Un altro personaggio da tenere presente, in questo grande scenario della confusione, è J.D. Vance, un bitcoiner, un uomo che detiene tra centomila e duecentocinquantamila dollari in Btc, che ora è a pieno titolo rappresentante degli Stati Uniti. Tutto il mondo dei bitcoin ha brindato quando Vance è stato scelto da Trump, e ci sono due miliardari che hanno già dato il loro contributo personale alla sua campagna di rielezione al Senato: si tratta di Brian Armstrong e Fred Ehrsam, i cofondatori dell’exchange di criptovalute Coinbase, dove Vance ha dichiarato di detenere i suoi bitcoin. Siamo molto oltre l’antica definizione di “comitato d’affari della borghesia”. Oltre ai bitcoin, dovremmo per esempio cercare di capire che cosa stanno organizzando in Europa gli Hedge Funds, i fondi speculativi puri molto vicini all’amministrazione Trump.

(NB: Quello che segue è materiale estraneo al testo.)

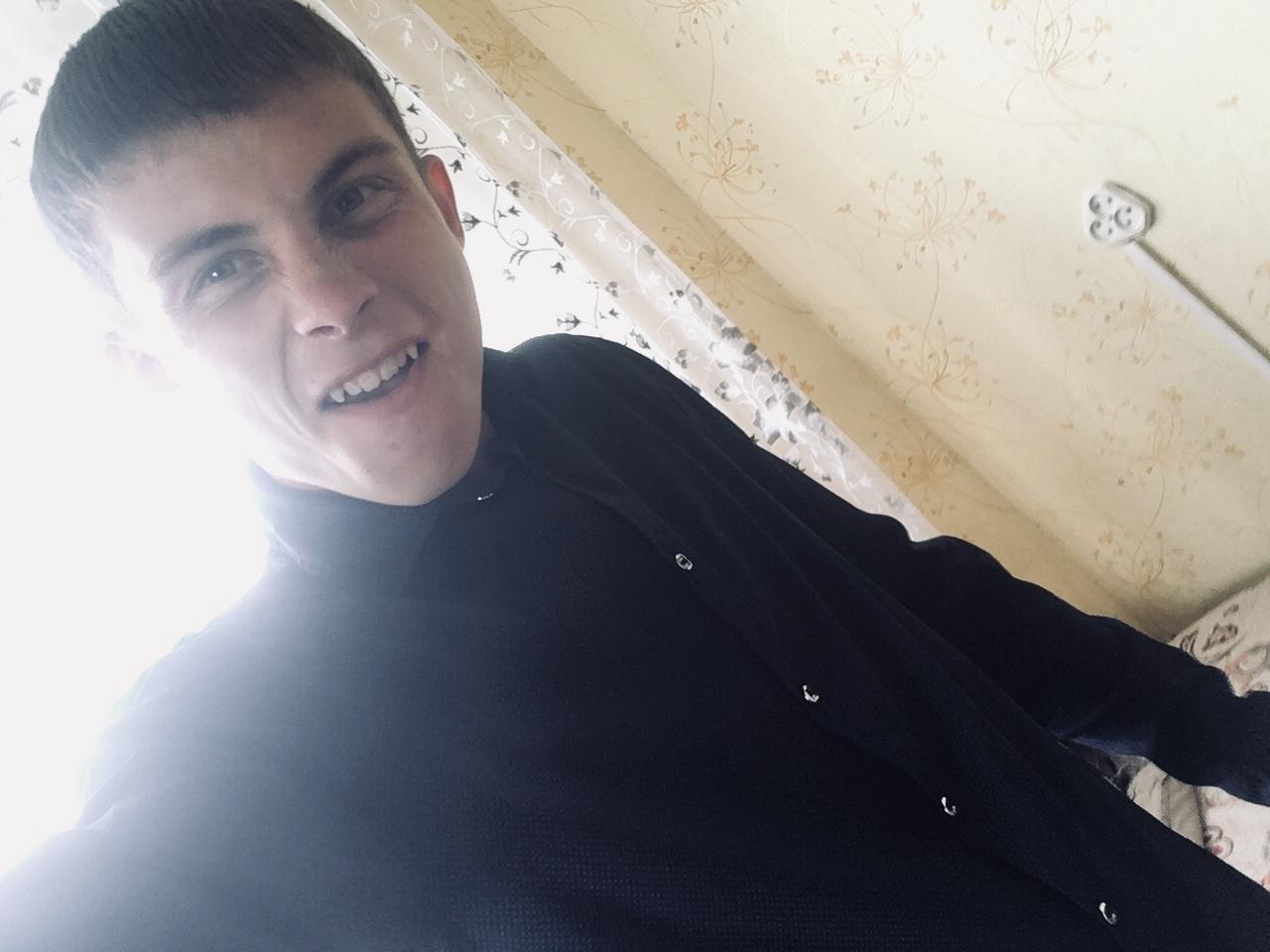 Иосиф, 21, Uglegorsk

Si può fare qualcosa, in questa situazione, o siamo costretti a lasciare spazio solo alla rassegnazione? La risposta è ovviamente complessa, ma si potrebbe cominciare con l’indicare degli spunti da seguire, come ha già cominciato a fare su “terzogiornale” Michele Mezza a proposito dell’opposizione di sinistra (vedi qui). Dal canto loro, i sindacati italiani dovrebbero ripartire, oltre che dal rilancio della contrattazione, soprattutto nelle aziende che saranno più esposte ai dazi, anche da possibili legami con le lotte di altri Paesi nella fabbrica mondo.
Intanto l’Europa, oltre a parlare di generico confronto e di contromisure equilibrate per arginare Trump, dovrebbe cominciare ad attivare meccanismi di controllo contro la speculazione finanziaria e lo strapotere della finanza sull’economia. Si dovrebbe riattivare un ruolo nuovo degli Stati nazionali che riprendano a difendere (federati con gli altri) i veri interessi comuni dei cittadini europei (e su questo abbiamo primi positivi accenni, come nel caso del fisco per le multinazionali). Dovremmo avere anche il coraggio di ripensare la dipendenza assoluta dall’America nel campo dei servizi di comunicazione (far nascere un Internet europeo?). Questa però non è certo la sede per stilare un “che fare” all’altezza della guerra commerciale in corso. Le piazze della protesta sono importanti, ci servono tutte, ed è un bene che si stiano moltiplicando. Servono però anche spunti per un ripensamento complessivo non solo della politica, ma anche della finanza e del risparmio gestito, in un momento in cui i termini “sostenibilità”, “futuro di pace”, “finanza etica” sono stati cancellati da tutte le agende politiche.